* YOUR INSTRUCTIONS: From top to bottom, retype the data exactly, passing over any picture.

** INFORMATION SHOWN follows **

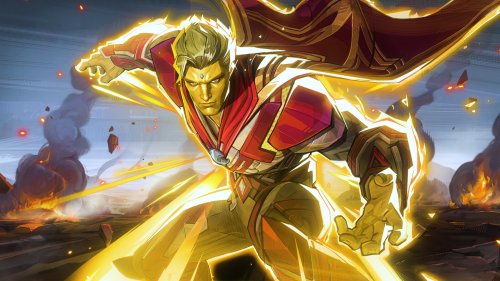 Golden Hero Action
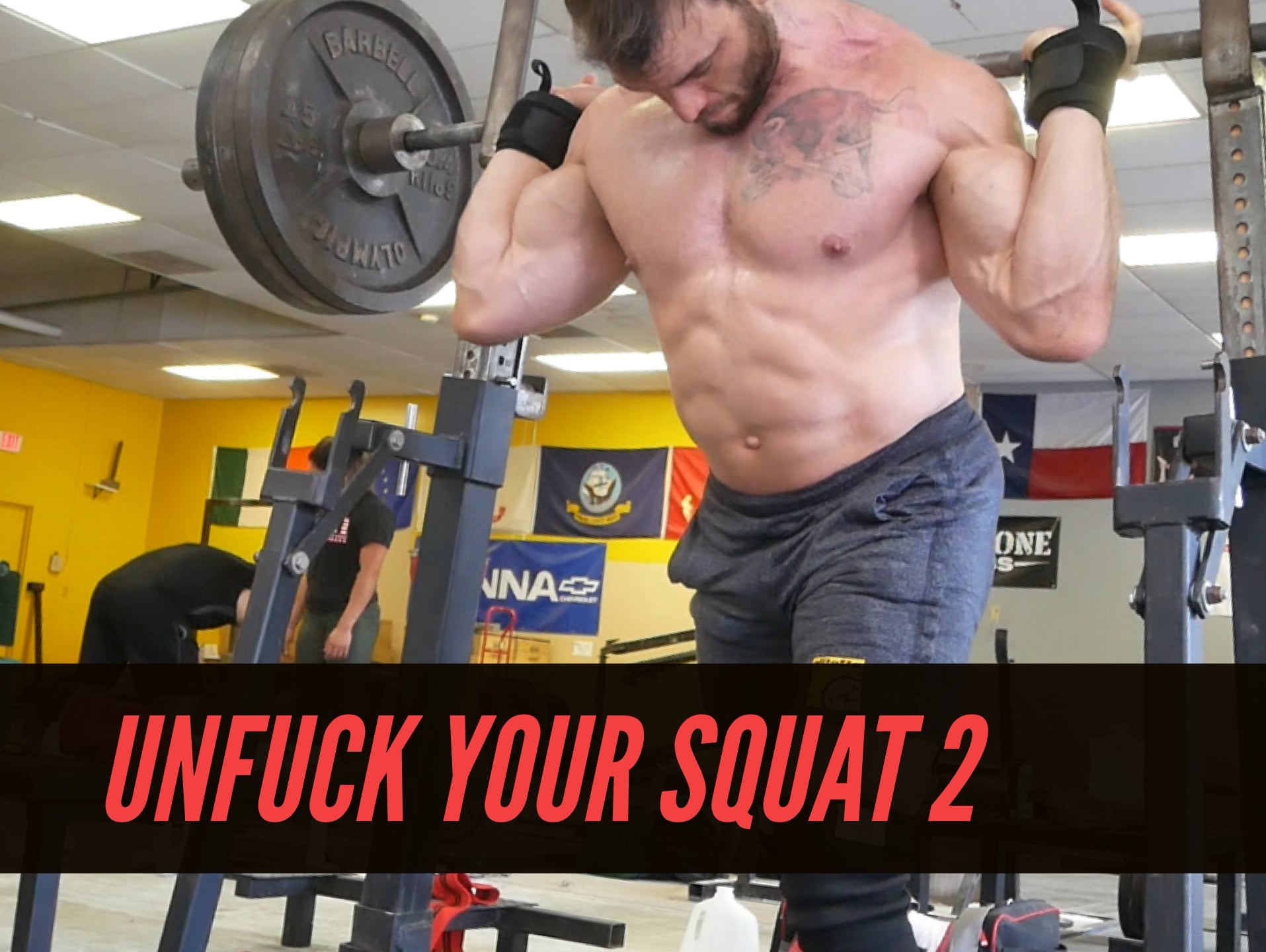 Unfuck Your Squat Technique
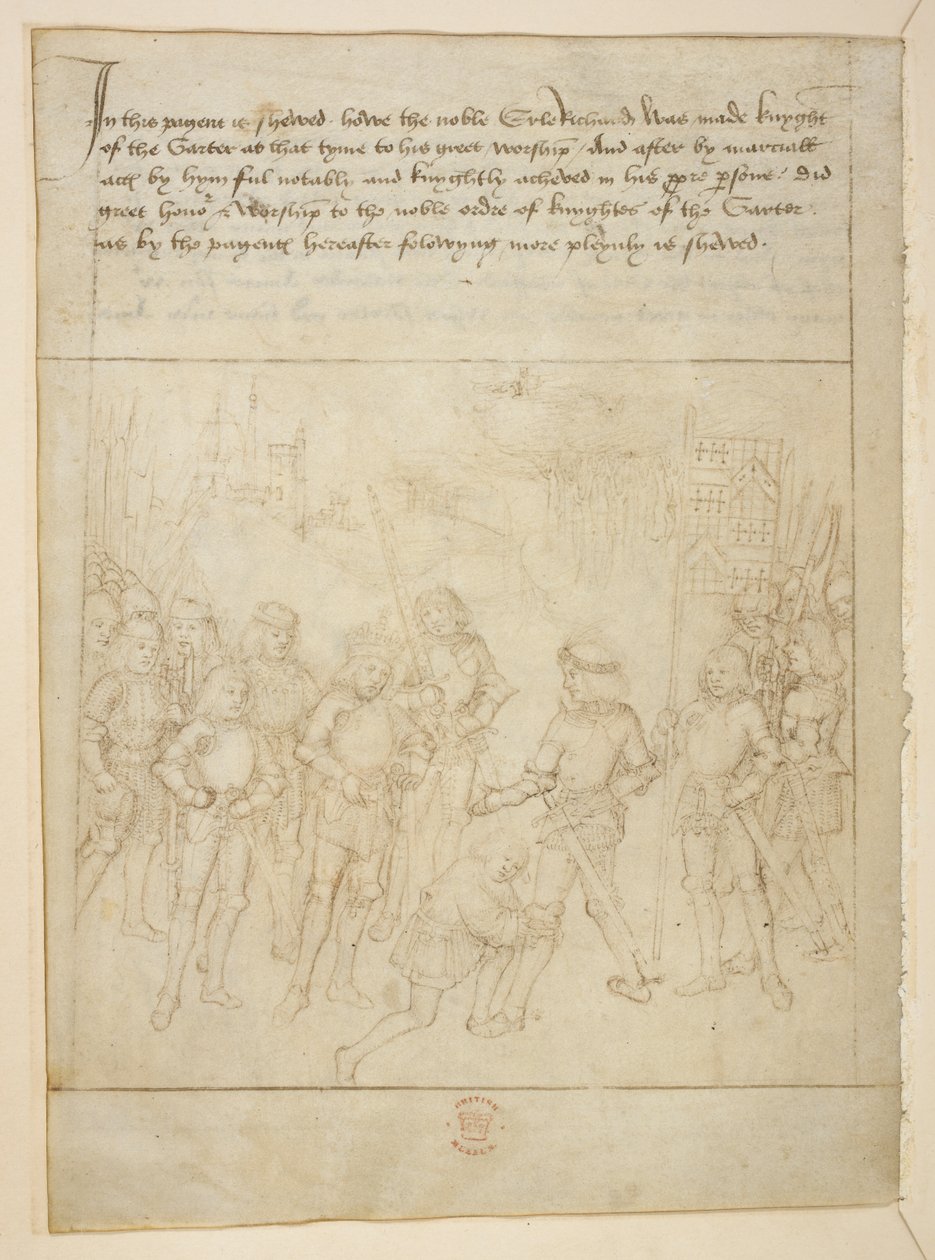 Algodón Julius E. IV, art. 6, Los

** End of INFORMATION SHOWN **

* ANSWER SECTION:
 Golden Hero Action
 Unfuck Your Squat Technique
 Algodón Julius E. IV, art. 6, Los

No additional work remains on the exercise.